Il Seicento napoletano sbarca in Versilia: al via la mostra “Pittura a Napoli dopo Caravaggio”
pubblicato da Redazione il 27 Marzo 2026
Il Seicento napoletano sbarca in Versilia: al via la mostra “Pittura a Napoli dopo Caravaggio”
Forte dei Marmi si conferma capitale dell’arte per la stagione 2026 ospitando, presso lo storico Forte Pietro Leopoldo I, una delle esposizioni più attese dell’anno: “Pittura a Napoli dopo Caravaggio. Il Seicento nella collezione della Fondazione De Vito”. La mostra, aperta dal 27 marzo al 27 settembre 2026, approda in Toscana dopo i successi riscossi nei musei di Digione, Aix-en-Provence e Napoli.
Curata dalla storica dell’arte Nadia Bastogi, l’esposizione è promossa dal Comune di Forte dei Marmi e dalla Fondazione Villa Bertelli in stretta collaborazione con la Fondazione Giuseppe e Margaret De Vito, istituzione nata proprio per valorizzare il “secolo d’oro” dell’arte partenopea attraverso il rigore scientifico e il collezionismo di alta qualità.
Un viaggio nel “Secolo d’Oro”: 39 capolavori in mostra
Il percorso espositivo si snoda attraverso 39 dipinti che testimoniano la rivoluzione artistica innescata dai due soggiorni napoletani di Michelangelo Merisi, detto il Caravaggio. Il visitatore potrà ammirare come il linguaggio del luminismo e del naturalismo sia stato recepito e trasformato dai maestri locali in forme cariche di tensione drammatica e vigore espressivo.
Tra i protagonisti della rassegna figurano nomi eccelsi della pittura europea: dai primi seguaci come Battistello Caracciolo e lo spagnolo Jusepe de Ribera, fino agli interpreti della svolta barocca di metà secolo come Mattia Preti e Luca Giordano. Ampio spazio è dedicato anche ai maestri della natura morta, tra cui spiccano Paolo Porpora e Giuseppe Recco, che fecero di questo genere una vera e propria eccellenza della scuola napoletana.

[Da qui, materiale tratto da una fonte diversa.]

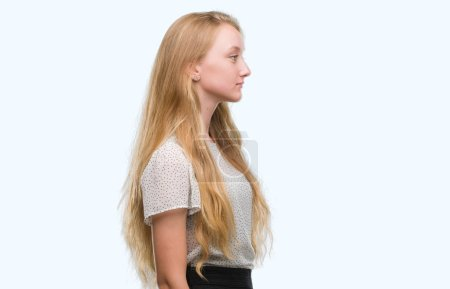 Blonde teenager woman wearing moles shirt looking to side, relax profile pose with natural face with confident smile.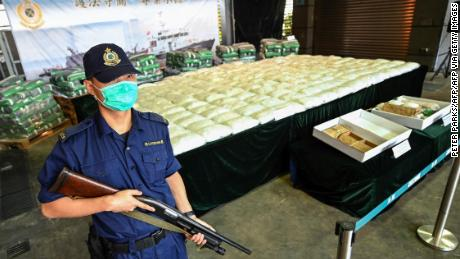 An armed customs officer guards a record seizure of over 500 kilograms of methamphetamine during a news conference in Hong Kong in November.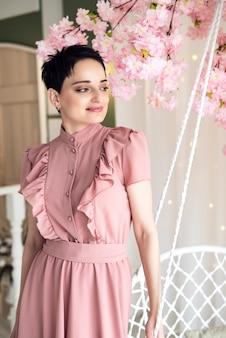 Молодая брюнетка в розовом платье стоит возле плетеных качелей, глядя в сторону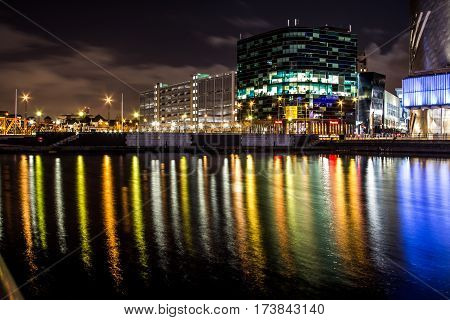 Modern illuminated business offices at night. Long reflections on the river from the lit windows and street lights. Tranquil water reflecting lights on its surface.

Quattro sezioni per raccontare un’epoca
Il progetto scientifico dell’architetto Marco Francesconi divide la mostra in quattro momenti chiave:
- Il Naturalismo: L’impatto diretto della lezione di Caravaggio e l’uso drammatico della luce.

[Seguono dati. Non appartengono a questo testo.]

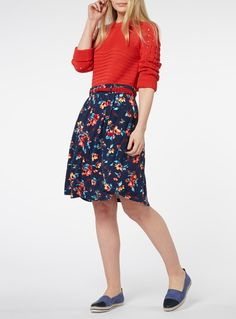 £14 Embrace the warmer seasons with this skater skirt, featuring a charming floral pattern, button front and stylish woven belt. Added stretch provides it with a flowing silhouette. Navy belted skater skirt Woven string belt Elasticated waistband Stretch fabric Button detail on the front Model's height is 5'11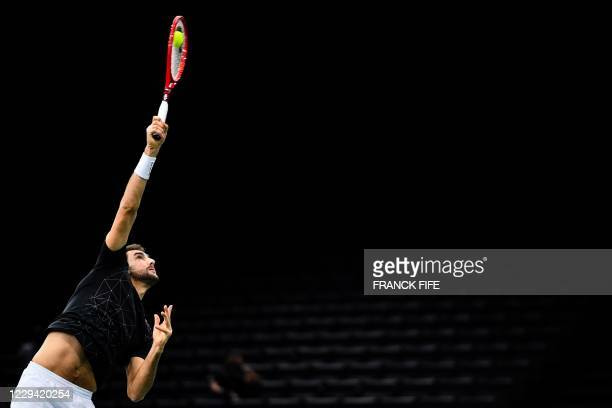 TOPSHOT Croatia's Marin Cilic serves the ball to Canada's Felix AugerAliassime during their men's singles first round tennis match on day 1 at the...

- La vivacità della scena napoletana: Opere della metà del Seicento che mostrano influenze classiciste e la produzione di “figure in piccolo” per il collezionismo privato.
- La Natura Morta: Una sezione dedicata alla scuola specializzata che riscosse successo in tutta Europa.
- Verso il Barocco: L’evoluzione finale del secolo guidata dal dinamismo di Preti e Giordano.
La figura di Giuseppe De Vito: studiare per collezionare
Un valore aggiunto dell’esposizione è il focus sulla personalità di Giuseppe De Vito (1924-2015), collezionista e studioso raffinatissimo che formò la sua raccolta seguendo il principio “comprare per studiare e studiare per comprare”. Una sezione documentaria inedita permette di esplorare i suoi rapporti con i grandi musei e la nascita della rivista Ricerche sul ‘600 napoletano, offrendo uno sguardo dietro le quinte della storia dell’arte del Novecento.
Come sottolineato dal sindaco Bruno Murzi, portare un progetto di questo respiro internazionale al Fortino significa confermare la cultura come motore centrale delle politiche del territorio, creando un ponte ideale tra la pittura napoletana e la tradizione caravaggesca locale della Lucchesia, rappresentata da autori come Pietro Paolini.
Informazioni utili per la visita
- Sede: Forte Pietro Leopoldo I, Piazza G. Garibaldi, Forte dei Marmi (LU).
- Periodo: Dal 27 marzo al 27 settembre 2026.
- Contatti: Telefono 0584 787251 – 0584 280292.
- Sito ufficiale: www.villabertelli.it
La mostra è accompagnata da un catalogo scientifico edito da Pacini Fazzi, che raccoglie i contributi critici e le schede delle opere esposte.